BANGLADESH ranking at the bottom of the Mastercard Index of Women Entrepreneurs 2020 points to a worrying and wide gender disparity in entrepreneurship. Bangladesh has secured the 58th position among 58 economies, down by one notch from the 57th position it secured in 2019. The country’s overall score in the index, which analyses the state of women entrepreneurship under four components and in 12 indicators, has, however, slightly increased to 36.37 points from 35.4 points in 2019. The score is exceptionally low compared with the scores even of other Asian and African countries. Entrepreneurial-minded women, determined to break into the competitive business landscape, are still held back by deeply-rooted socio-cultural, economic and financial constraints. The country was ranked 57th in the pivotal women’s advancement outcome component that is composed of indicators such as women business leaders, women professionals and technical workers, women entrepreneurial activity rate and women labour participation. Only 4.5 per cent of total business owners owning a business and employing at least one worker are female in Bangladesh while women’s participation in the labour force, with about 36 per cent of all professionals, trails that of global peers.

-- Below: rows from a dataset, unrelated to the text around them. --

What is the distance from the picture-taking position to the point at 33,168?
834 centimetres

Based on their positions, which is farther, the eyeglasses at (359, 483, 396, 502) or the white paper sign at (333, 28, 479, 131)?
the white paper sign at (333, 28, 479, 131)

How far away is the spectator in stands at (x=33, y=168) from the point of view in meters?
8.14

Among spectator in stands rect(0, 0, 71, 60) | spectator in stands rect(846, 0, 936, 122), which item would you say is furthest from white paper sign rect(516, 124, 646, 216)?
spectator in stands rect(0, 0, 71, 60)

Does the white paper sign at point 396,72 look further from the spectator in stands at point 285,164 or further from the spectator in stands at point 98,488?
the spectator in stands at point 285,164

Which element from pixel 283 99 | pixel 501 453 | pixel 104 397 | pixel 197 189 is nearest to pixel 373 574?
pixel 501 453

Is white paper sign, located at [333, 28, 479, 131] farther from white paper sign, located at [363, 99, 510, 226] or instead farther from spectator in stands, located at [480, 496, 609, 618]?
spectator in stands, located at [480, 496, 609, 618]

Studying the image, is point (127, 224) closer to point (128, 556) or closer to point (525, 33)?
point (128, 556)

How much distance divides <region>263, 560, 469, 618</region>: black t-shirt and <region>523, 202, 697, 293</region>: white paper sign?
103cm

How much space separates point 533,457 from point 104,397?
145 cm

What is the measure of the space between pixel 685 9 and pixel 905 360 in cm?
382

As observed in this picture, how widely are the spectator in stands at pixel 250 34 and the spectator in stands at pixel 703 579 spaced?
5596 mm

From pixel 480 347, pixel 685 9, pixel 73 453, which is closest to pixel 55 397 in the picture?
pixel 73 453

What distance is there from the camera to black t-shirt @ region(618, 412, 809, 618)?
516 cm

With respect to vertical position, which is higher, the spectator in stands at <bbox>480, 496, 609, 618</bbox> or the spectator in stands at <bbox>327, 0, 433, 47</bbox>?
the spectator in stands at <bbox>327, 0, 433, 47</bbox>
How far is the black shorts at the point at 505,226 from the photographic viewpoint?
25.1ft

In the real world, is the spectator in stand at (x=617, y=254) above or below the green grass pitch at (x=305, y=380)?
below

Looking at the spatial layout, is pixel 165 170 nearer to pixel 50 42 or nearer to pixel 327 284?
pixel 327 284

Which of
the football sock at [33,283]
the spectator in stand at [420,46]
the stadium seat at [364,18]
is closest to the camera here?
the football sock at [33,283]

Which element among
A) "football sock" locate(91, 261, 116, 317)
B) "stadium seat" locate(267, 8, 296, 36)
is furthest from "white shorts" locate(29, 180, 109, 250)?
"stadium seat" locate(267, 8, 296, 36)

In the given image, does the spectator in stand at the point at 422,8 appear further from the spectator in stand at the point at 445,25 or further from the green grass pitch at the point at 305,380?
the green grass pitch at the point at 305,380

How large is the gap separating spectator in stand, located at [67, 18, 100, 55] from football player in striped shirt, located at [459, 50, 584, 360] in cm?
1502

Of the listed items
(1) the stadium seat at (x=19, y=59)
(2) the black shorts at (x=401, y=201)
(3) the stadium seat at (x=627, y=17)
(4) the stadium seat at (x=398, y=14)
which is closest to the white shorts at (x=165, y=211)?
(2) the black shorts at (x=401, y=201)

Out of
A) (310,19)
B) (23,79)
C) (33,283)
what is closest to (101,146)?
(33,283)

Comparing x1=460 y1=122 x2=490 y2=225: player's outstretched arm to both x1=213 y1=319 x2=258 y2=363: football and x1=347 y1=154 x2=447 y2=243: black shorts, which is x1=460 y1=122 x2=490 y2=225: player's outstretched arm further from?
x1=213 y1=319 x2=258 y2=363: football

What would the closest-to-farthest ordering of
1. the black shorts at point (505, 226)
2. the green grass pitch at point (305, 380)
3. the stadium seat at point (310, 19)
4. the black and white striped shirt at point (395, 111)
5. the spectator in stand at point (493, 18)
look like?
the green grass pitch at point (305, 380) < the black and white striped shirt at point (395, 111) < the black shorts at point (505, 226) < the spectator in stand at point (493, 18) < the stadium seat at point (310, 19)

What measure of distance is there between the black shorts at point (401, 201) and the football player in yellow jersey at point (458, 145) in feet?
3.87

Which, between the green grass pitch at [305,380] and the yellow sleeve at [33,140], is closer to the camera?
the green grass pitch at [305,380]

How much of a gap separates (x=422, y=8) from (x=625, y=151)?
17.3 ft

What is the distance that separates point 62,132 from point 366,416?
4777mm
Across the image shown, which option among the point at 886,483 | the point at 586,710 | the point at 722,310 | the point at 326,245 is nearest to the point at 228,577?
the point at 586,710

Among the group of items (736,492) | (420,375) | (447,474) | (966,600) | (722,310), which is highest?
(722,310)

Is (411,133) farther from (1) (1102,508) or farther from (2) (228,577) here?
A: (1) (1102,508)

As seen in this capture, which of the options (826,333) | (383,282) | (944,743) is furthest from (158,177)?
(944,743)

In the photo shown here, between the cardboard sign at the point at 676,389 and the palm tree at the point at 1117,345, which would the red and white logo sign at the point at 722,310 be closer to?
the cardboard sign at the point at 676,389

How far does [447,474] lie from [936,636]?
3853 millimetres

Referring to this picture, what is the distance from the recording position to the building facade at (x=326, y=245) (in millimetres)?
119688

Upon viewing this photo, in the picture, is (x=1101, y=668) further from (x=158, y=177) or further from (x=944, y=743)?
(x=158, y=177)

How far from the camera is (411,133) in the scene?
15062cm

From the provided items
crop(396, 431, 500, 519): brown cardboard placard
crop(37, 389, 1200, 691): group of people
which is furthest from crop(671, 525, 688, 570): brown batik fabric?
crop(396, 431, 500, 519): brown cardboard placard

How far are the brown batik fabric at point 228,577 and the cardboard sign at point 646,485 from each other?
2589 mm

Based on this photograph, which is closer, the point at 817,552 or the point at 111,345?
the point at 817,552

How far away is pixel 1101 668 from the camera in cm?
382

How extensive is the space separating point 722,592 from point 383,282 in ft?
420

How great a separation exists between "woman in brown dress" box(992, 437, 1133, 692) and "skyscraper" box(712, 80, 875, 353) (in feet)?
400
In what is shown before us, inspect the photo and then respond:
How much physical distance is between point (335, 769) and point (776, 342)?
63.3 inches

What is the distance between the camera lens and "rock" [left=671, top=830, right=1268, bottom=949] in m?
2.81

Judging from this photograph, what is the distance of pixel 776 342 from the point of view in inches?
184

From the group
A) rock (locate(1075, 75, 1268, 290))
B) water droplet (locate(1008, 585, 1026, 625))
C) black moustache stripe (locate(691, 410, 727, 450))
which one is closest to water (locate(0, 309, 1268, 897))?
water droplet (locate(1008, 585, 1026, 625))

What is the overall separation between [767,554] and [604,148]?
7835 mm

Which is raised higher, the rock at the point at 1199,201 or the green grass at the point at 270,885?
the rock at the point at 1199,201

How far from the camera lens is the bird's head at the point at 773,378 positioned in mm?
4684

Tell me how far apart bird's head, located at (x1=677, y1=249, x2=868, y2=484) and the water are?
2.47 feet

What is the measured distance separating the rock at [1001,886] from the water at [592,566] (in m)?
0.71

Besides the existing and dominant patriarchal structure of thoughts that inhibit entrepreneurial-minded women to participate, advance and succeed in businesses, a lack of opportunities, gender-specific government support and access to funding and capital are believed to be reasons for the poor state of women entrepreneurship. There exists a huge gender gap in terms of financial inclusion as women are disproportionately left out of the formal financial system. Studies show that gender gap in financial access has always been high and saw a staggering increase by 20 percentage points in 2014–2017. Bangladesh also has considerably fewer women-led businesses in high-impact sectors as most women entrepreneurs run micro and small enterprises with their own funds from savings or family sources. Most of them, therefore, remain in the informal sector and are highly vulnerable to economic shocks such as the current one induced by the COVID-19 outbreak. The index states that favourable cultural perceptions of entrepreneurism serve as supportive entrepreneurial conditions while a high visibility of female leaders serve as role models for aspiring entrepreneurs and play a crucial role in women’s advancement as entrepreneurs. Bangladesh lags behind in both indicators. The index also says that focussed institutional backing, systemic support and programmes can create a favourable environment for women entrepreneurs.
Realising that greater participation of and equality for women in business is vital not only to economic growth but also to societal and cultural advancements, the government must have policies and plans to help women entrepreneurs to grow and succeed. Financial institutions must also play their role in bringing women into formal financial system and ensure women entrepreneurs’ access to finance.